After that, the script self-contains. Output goes to:

  • .codeql-results/results.sarif — filtered SARIF, committed to repo
  • docs/CODEQL_REPORT.md — human-readable audit (hand-curated)

export_influxdb_data.py

Underlying Python script for the ./gyanam.sh influx-export family. Standalone usage:

python3 scripts/export_influxdb_data.py --help

See docs/DATA_EXPORT_REFERENCE.md for the full env-variable + workflow reference.

test_bmc_alerts.py

Interactive probe to test BMC SSE/webhook capabilities. Not part of the production pipeline; intentionally uses verify=False against self-signed-cert BMCs (excluded from CodeQL via paths-ignore).

Regenerating diagrams

The architecture and class diagrams under docs/ are stored as Mermaid source (.mmd) — that's the source of truth. The companion .pdf files are renders and need to be regenerated whenever you edit the .mmd.

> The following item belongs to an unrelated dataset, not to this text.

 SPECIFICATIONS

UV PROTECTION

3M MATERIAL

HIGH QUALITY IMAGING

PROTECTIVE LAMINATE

The simplest path uses the official Mermaid CLI in a transient container (no host install required):

# From the repo root
docker run --rm -v "$(pwd)/docs:/data" minlag/mermaid-cli:latest \
  -i /data/architecture.mmd -o /data/architecture.pdf

docker run --rm -v "$(pwd)/docs:/data" minlag/mermaid-cli:latest \
  -i /data/class-diagram.mmd -o /data/class-diagram.pdf

If you'd rather install once:

npm install -g @mermaid-js/mermaid-cli
mmdc -i docs/architecture.mmd  -o docs/architecture.pdf
mmdc -i docs/class-diagram.mmd -o docs/class-diagram.pdf

Commit both the updated .mmd and the regenerated .pdf together so GitHub renders the PDF preview for non-Mermaid readers.

Setup Instructions

1. Make scripts executable

chmod +x scripts/*.sh

2. Test the monitor script

./scripts/monitor_volumes.sh

3. Set up automated monitoring (optional)

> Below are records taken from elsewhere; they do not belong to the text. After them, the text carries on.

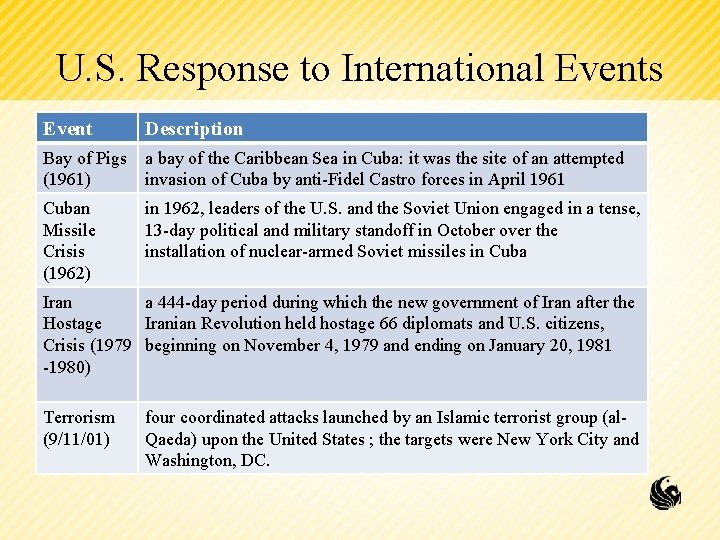 U.S. Response to International Events

| Event | Description |
|---|---|
| Bay of Pigs (1961) | a bay of the Caribbean Sea in Cuba: it was the site of an attempted invasion of Cuba by anti-Fidel Castro forces in April 1961 |
| Cuban Missile Crisis (1962) | in 1962, leaders of the U.S. and the Soviet Union engaged in a tense, 13-day political and military standoff in October over the installation of nuclear-armed Soviet missiles in Cuba |
| Iran Hostage Crisis (1979 -1980) | a 444-day period during which the new government of Iran after the Iranian Revolution held hostage 66 diplomats and U.S. citizens, beginning on November 4, 1979 and ending on January 20, 1981 |
| Terrorism (9/11/01) | four coordinated attacks launched by an Islamic terrorist group (al-Qaeda) upon the United States ; the targets were New York City and Washington, DC. |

Hourly volume growth tracking + 15-min disk alerts:

crontab -e

Add these lines (replace /path/to/gyanam with your actual installation path):

# Track volume growth every hour
0 * * * * /path/to/gyanam/scripts/log_volume_growth.sh

# Check disk space every 15 minutes
*/15 * * * * /path/to/gyanam/scripts/alert_disk_space.sh

Note: You can also use $HOME/gyanam/... if installed in your home directory.

4. Configure alerting (optional)

Edit alert_disk_space.sh to enable your preferred alerting method:

  • Uncomment and configure Slack webhook
  • Set up email (requires mailx/sendmail)
  • Add custom webhook for your monitoring system

Integration with gyanam.sh

The monitor functionality is also available via the main management script:

./gyanam.sh monitor

This provides a quick view of volume usage and disk space without needing to call the scripts directly.

Analyzing Growth Logs

View recent growth

tail -20 docker_volume_growth.log

Calculate daily growth (InfluxDB volume)

# Compare size from 24 hours ago to now
grep "influxdb-data" docker_volume_growth.log | tail -2

Plot with Python (example)

import pandas as pd
import matplotlib.pyplot as plt

df = pd.read_csv('docker_volume_growth.log', comment='#',
                 names=['timestamp', 'volume', 'bytes'])
df['timestamp'] = pd.to_datetime(df['timestamp'])
df['GB'] = df['bytes'] / (1024**3)

for vol in df['volume'].unique():
    data = df[df['volume'] == vol]
    plt.plot(data['timestamp'], data['GB'], label=vol)

plt.legend()
plt.xlabel('Time')
plt.ylabel('Size (GB)')
plt.title('Docker Volume Growth')
plt.xticks(rotation=45)
plt.tight_layout()
plt.savefig('volume_growth.png')

Troubleshooting

"Permission denied" errors

The scripts need sudo access to read Docker volume mountpoints:

# Add your user to docker group (logout/login required)
sudo usermod -aG docker $USER

# Or run with sudo
sudo ./scripts/monitor_volumes.sh

jq not installed

Install jq for enhanced output:

# Ubuntu/Debian
sudo apt-get install jq

# RHEL/CentOS
sudo yum install jq

# macOS
brew install jq

Scripts will work without jq but with reduced detail.

Cron jobs not running

Check cron logs:

grep CRON /var/log/syslog

Ensure full paths are used in crontab entries.